**Work task:** Look through the data below and show every line that includes "Chris".

[Listed entries — start]

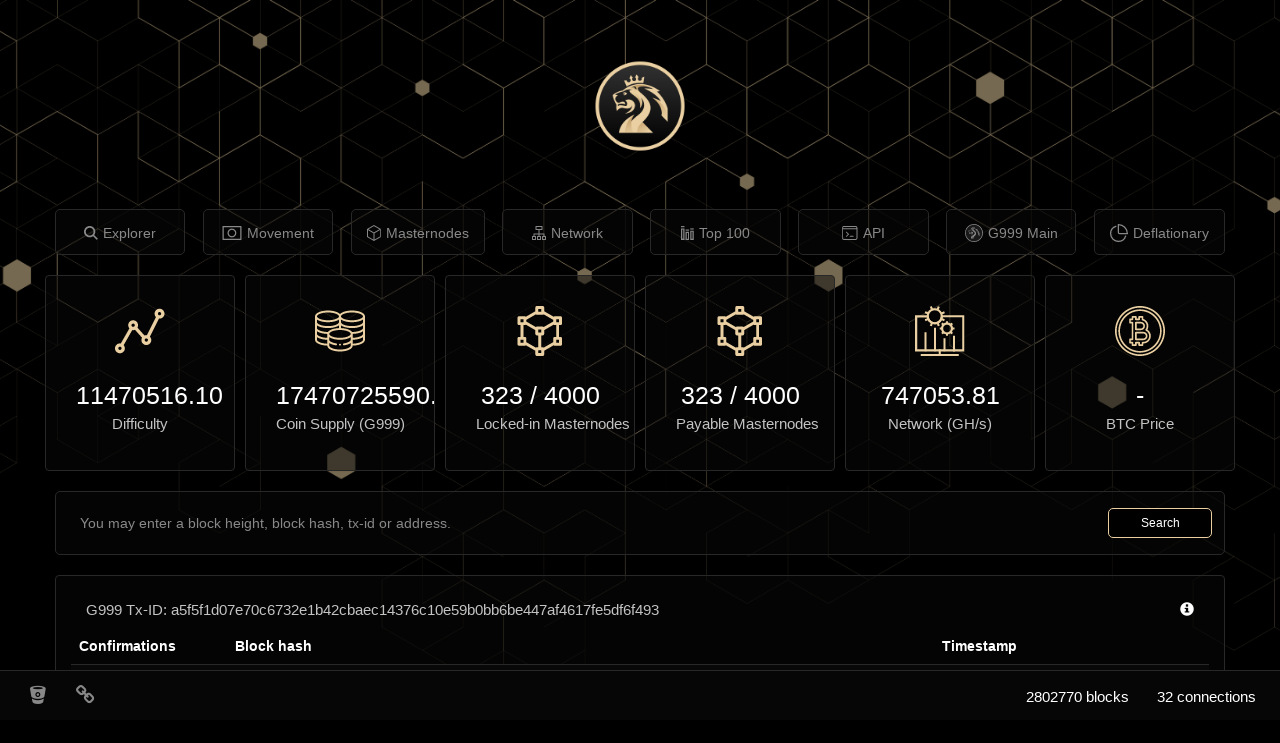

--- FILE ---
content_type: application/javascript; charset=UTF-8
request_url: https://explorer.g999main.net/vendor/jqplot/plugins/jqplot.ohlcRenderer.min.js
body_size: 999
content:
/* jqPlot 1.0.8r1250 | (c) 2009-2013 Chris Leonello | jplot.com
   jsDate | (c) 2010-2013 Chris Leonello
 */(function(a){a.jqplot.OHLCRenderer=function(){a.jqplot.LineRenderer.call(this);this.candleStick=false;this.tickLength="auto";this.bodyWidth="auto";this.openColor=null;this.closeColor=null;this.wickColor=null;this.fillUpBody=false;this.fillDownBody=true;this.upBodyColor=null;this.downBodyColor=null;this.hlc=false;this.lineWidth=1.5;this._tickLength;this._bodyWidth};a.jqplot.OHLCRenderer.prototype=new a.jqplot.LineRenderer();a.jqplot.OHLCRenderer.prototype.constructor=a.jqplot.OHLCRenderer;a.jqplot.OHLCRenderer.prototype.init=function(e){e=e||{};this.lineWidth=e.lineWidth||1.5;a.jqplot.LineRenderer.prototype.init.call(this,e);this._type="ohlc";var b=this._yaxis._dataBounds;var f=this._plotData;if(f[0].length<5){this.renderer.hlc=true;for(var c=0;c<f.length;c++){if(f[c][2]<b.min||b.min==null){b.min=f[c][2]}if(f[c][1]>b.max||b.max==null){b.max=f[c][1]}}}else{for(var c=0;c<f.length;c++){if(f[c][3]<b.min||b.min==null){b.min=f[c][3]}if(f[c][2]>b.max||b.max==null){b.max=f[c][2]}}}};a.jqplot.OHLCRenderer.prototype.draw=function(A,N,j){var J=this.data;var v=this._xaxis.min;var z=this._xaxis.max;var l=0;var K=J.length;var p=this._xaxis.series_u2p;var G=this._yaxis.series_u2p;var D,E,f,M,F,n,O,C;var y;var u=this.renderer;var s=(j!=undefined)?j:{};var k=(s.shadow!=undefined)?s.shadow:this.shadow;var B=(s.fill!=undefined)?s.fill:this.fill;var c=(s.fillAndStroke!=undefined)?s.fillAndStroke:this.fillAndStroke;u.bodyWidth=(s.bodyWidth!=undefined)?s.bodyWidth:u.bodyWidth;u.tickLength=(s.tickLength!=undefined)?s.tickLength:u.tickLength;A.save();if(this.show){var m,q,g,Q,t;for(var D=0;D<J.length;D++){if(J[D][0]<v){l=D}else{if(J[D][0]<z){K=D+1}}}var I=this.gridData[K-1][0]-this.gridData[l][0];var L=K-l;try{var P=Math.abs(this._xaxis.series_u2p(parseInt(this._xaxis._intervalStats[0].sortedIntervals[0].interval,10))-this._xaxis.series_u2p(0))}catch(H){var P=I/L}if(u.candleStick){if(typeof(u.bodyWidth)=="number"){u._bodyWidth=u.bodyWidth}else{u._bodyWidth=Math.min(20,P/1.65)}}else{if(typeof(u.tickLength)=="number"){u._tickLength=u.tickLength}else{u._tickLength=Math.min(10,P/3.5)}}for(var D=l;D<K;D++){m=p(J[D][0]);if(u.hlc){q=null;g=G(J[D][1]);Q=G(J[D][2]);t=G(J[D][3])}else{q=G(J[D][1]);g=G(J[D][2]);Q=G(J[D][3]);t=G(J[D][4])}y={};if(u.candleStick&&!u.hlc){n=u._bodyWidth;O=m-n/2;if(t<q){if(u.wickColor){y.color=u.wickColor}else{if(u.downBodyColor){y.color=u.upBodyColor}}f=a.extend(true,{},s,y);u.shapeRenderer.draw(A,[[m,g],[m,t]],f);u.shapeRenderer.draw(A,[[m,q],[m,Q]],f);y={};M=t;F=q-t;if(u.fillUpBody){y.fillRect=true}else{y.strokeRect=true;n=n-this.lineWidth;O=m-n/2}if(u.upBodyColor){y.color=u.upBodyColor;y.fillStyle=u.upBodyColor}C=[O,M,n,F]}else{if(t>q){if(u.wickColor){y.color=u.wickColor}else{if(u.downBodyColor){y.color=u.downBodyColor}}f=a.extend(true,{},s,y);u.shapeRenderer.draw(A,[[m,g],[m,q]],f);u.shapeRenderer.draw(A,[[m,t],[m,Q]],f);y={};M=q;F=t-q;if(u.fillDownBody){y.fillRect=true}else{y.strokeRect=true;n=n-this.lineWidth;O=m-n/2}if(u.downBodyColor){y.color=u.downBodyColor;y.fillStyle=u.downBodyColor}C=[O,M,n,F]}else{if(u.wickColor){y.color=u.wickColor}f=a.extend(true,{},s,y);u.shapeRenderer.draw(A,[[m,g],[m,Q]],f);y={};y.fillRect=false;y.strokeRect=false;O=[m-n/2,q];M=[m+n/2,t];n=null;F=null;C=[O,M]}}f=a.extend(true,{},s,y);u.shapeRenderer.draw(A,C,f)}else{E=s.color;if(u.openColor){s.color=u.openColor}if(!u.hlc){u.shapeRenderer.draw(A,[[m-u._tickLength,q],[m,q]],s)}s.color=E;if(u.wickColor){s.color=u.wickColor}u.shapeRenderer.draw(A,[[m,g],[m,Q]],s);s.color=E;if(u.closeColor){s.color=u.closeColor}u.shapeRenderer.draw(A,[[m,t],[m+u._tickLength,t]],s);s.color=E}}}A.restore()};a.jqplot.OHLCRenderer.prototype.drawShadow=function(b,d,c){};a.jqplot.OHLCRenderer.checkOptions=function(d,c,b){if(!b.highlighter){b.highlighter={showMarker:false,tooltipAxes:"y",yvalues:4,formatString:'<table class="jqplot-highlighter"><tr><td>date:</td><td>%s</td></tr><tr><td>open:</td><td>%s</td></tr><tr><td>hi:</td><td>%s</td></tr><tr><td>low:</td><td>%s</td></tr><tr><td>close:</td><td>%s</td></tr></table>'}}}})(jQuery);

[Listed entries — finish]
[Listed entries — start]

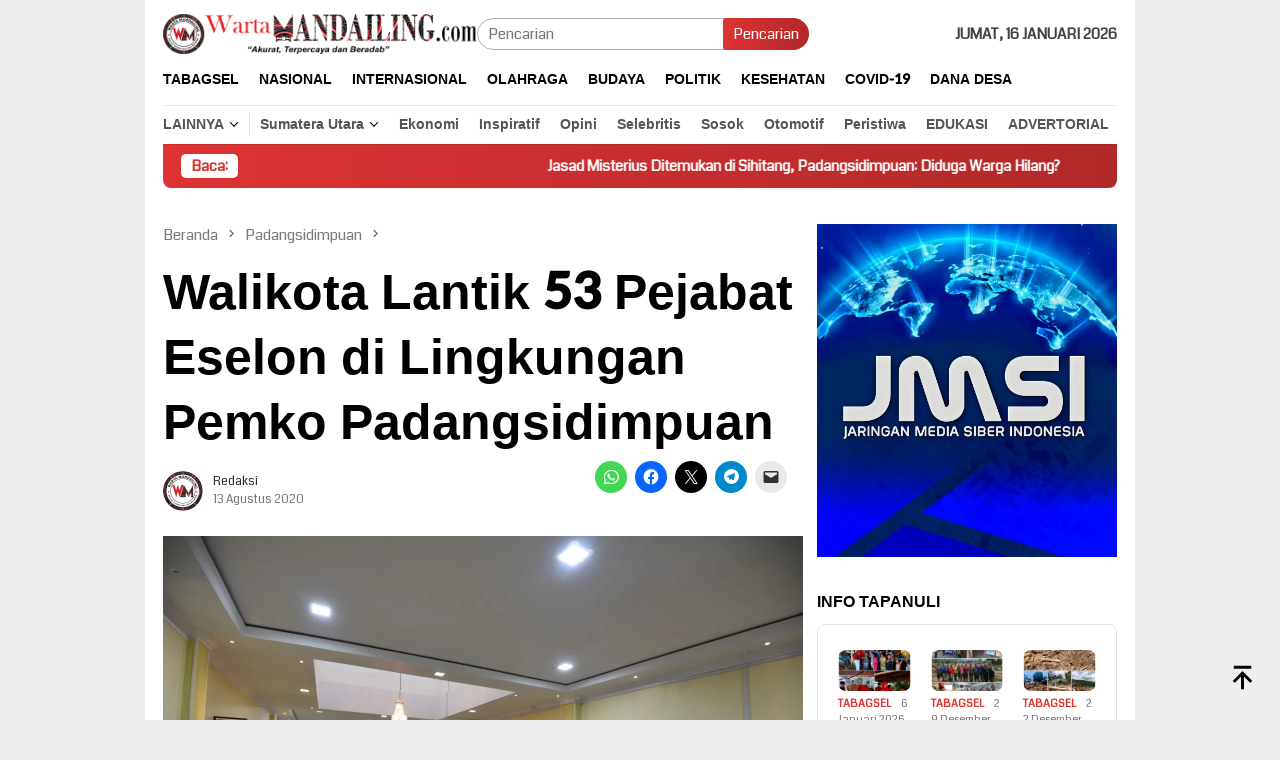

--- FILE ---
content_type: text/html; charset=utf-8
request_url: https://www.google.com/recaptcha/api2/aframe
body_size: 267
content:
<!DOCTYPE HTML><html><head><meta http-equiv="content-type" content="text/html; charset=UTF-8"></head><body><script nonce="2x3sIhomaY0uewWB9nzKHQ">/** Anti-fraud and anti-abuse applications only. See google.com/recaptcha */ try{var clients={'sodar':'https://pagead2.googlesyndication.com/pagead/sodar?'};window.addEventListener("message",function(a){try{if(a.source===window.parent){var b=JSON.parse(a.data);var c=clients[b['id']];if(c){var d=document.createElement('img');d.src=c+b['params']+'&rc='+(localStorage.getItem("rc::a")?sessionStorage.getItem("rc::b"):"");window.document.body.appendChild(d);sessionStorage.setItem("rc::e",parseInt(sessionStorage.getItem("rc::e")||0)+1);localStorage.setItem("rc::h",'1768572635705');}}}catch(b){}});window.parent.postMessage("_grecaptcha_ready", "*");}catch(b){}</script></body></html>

[Listed entries — finish]

**Task result:**
/* jqPlot 1.0.8r1250 | (c) 2009-2013 Chris Leonello | jplot.com
   jsDate | (c) 2010-2013 Chris Leonello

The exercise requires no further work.